REFRESH_SCHEDULE = '@weekly'
DISPLAY_NAME = 'Loyal Competitor Shoppers - Purchase Enriched'
DESCRIPTION = 'Loyal competitor shoppers with CPG purchase category flags'
TAGS = ('competitive_intelligence', 'audience', 'enriched')
WRITE_MODE = 'overwrite'
AS
SELECT
loyal.maid,
loyal.maid_type,
loyal.total_visits,
loyal.last_visit AS last_store_visit,
MAX(CASE WHEN purchases.purchase_category = 'groceries' THEN 1 ELSE 0 END) AS has_groceries,
MAX(CASE WHEN purchases.purchase_category = 'personal_care' THEN 1 ELSE 0 END) AS has_personal_care,
MAX(CASE WHEN purchases.purchase_category = 'household_goods' THEN 1 ELSE 0 END) AS has_household_goods,
COUNT(DISTINCT purchases.transaction_id) AS total_purchases,
SUM(purchases.transaction_amount) AS total_spend
FROM company_data."loyal_competitor_shoppers" loyal
LEFT JOIN company_data."purchase_transactions" purchases
ON loyal.maid = purchases."unique_identifier"."value"

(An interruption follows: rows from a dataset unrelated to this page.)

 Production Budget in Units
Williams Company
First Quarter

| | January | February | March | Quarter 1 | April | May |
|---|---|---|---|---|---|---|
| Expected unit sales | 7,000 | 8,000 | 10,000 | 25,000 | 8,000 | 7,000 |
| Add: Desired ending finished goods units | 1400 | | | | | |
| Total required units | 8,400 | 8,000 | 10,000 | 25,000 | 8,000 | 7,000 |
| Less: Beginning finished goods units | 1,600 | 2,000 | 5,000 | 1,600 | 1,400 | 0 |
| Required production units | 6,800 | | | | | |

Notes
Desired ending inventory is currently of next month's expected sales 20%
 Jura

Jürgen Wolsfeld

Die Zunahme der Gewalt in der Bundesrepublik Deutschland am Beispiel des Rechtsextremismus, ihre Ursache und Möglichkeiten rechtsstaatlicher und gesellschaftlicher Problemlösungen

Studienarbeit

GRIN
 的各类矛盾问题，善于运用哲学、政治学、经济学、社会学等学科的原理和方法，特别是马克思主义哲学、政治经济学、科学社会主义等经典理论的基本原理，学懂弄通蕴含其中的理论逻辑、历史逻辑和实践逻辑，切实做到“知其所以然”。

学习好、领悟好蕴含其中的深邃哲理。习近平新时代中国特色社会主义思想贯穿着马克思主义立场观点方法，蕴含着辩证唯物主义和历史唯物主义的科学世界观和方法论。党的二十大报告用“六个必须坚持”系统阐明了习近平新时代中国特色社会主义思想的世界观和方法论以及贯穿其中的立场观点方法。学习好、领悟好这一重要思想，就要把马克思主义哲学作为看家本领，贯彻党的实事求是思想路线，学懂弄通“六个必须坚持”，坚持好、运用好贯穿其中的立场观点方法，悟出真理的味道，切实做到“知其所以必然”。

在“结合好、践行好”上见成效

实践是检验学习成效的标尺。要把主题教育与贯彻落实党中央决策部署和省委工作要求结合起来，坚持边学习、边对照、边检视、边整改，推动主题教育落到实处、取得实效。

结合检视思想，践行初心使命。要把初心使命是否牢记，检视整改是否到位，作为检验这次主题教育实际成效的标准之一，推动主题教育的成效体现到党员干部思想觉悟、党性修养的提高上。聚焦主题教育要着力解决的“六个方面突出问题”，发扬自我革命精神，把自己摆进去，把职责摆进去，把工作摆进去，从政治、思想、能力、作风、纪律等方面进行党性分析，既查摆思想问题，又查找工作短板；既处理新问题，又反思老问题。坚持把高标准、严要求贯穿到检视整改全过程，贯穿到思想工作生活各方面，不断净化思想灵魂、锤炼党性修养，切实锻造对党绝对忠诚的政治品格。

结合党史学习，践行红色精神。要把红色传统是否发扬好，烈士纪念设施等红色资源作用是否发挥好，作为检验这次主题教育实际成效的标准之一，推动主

AND purchases."event_timestamp" > CURRENT_TIMESTAMP - INTERVAL '180' DAY
GROUP BY
loyal.maid,
loyal.maid_type,
loyal.total_visits,
loyal.last_visit
This query:
- Joins loyal shoppers with purchase data over a 180-day window
- Pivots purchase categories into boolean flags for easy filtering
- Calculates aggregate purchase metrics (count and total spend)
- Uses
LEFT JOIN to retain all loyal shoppers even if no purchase data exists
Summary
You have built a competitive intelligence pipeline with four materialized views:
| View | Purpose |
|---|
competitor_store_locations | Reference data for competitor store geofences |
competitor_store_visitors | Raw visitor log with MAIDs and visit timestamps |
competitor_visitors_segmented | Visitors segmented by loyalty tier |
loyal_shoppers_enriched | Loyal shoppers enriched with purchase behavior |
Use cases
- Conquest campaigns: Target loyal competitor shoppers with promotional offers to drive store switching
- Lookalike modeling: Use enriched profiles as seed audiences for prospecting
- Store placement analysis: Understand which competitor locations draw specific shopper profiles
- Assortment planning: Align product mix with purchase category preferences of local shoppers
Important considerations
MAID availability: iOS App Tracking Transparency and Android privacy changes have reduced MAID availability. Expect smaller audience sizes compared to historical baselines.
Privacy compliance: Location-based audiences may be subject to CCPA (California) and other privacy regulations. Ensure your use case complies with applicable data protection requirements. See CCPA compliance for details.